Microsoft Pursues Strategy for Penetrating Large Organizations

Case Type: math problem; organizational behavior; operations strategy.
Consulting Firm: PricewaterhouseCoopers (PwC) final round job interview.
Industry Coverage: software, information technology (IT).

Case Interview Question #00200: The client Microsoft Corporation (NASDAQ: MSFT) is a multinational corporation headquartered in Redmond, Washington, USA. Microsoft develops, manufactures, licenses, and supports a wide range of software products and IT services predominantly related to computing through its various product divisions.
microsoft headquarter
One particular division of the client makes a software product called Microsoft System Manager (MSM) that manages desktop applications across different machines. There are 2 broad categories of customers — large organizations (with 1000 + computers) and small organizations (with 100 — 1000 computers) that use the MSM software. Microsoft has a strong presence in the small customer segment but has not been able to penetrate the large segment. Question: 1. Why is Microsoft not able to have a footprint in the large segment? 2. What recommendations would you have — stay or exit the large segment? 3. What tactics would you use if the client decides to stay/exit?

Additional Information:

Note to case giver/interviewer: This is a quantitative numbers case — so guide the candidate appropriately.

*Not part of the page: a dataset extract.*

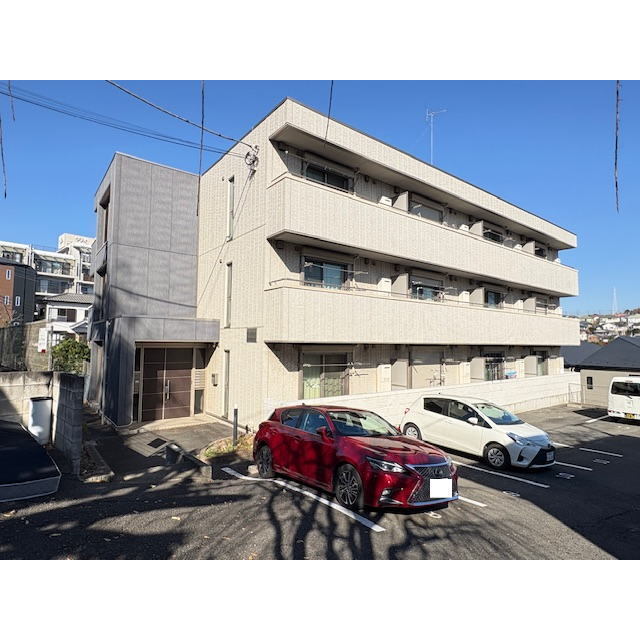 建物外観　重厚感のある外観♪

  • The Microsoft System Manager (MSM) desktop application software reduces system crashes and calls to system administrator. It is a background application so the end-user does not even know that it exists on his / her computer.
  • Microsoft sells the software through computer retail stores that sell software products. There are over 2,000 such retail stores across the country.
  • Large segments are more profitable than small segments, and currently the small segment market is almost saturated. So from the client’s perspective, they clearly need to sell more to large segment. The question is: How do we sell more?
  • No other player operates in this niche market — however an open source system application manager is in the cards.
  • Microsoft’s MSM software is extremely stable and has clear benefits because of reduced system outage. These benefits are more for large companies than for small companies.
  • Client sells the software, retail stores sell support services at time of sale. Retail stores sell using a direct sales force that visits the large / small companies.
  • The average license price for small firm is $2,000. Stores sell 100 licenses a year and get a 10% margin. In addition, retail stores sell support services 100% of the time for each license, each of which produces another $2,000 in revenue with a total margin of 10%.
  • The average license price for large firm is $20,000. Stores sell 12 licenses to get a 25% margin. In addition, retail stores sell support services 20% of the time for each license, each of which produces another $20,000 in revenue with a total margin of 25%.
  • The actual sale is made by sales representatives who get 1% of every $1 in revenue they bring in to the store. A sales representative can either make 8 small company sales or 2 large company sales in a given month.

Possible Answer:

While a 3-C approach works, a faster approach is to contrast the large versus small company and look at the client’s product, competition and features in these 2 segments. The candidate should quickly determine that the problem is in the channel, the open source application is just a distraction. Candidate should realize that large companies will not go in for open source product until the product matures. To compare small company v.s. large company:

1. Small company:
Revenue = 2000 * 100 = 200,000
Profit to store = 200,000 * 0.1 = 20,000
Profit from support services = 200,000 * 0.1 * 100% = 20,000
Net profit to store / company = 40,000

2. Large company:
Revenue = 20000 * 12 = 240,000
Profit to store = 240,000 * 0.25 = 60,000
Profit from support services = 240,000 * 0.25 * 20% = 12,000
Net profit to store / company = 72,000

Therefore, retail stores get more profits if they are able to sell to large companies.

3. Sales representative incentive:
Small firm = 8 * 40,000 * 0.01 = $3,200 per month
Large firm = 2 * 72,000 * 0.01 = $1,440 per month

Sales reps therefore tend to favor searching for small firms — which is okay if they can continue to make 8 sales a month, but this market is maturing, so they are potentially going on fruitless searches. The sales rep incentives should reflect the margin per sale and not just the net margin.

Outstanding Answer

After the candidate gets the numbers, an outstanding answer will just have to be creative:

  • Examine merits / demerits of moving away from channel partner towards having a dedicated direct sales force.
  • Piggyback on another software vendor’s direct sales force.
  • Partner with computer vendors (Dell, HP, etc) to have software installed in OEM (Original Equipment Manufacturer) fashion, etc.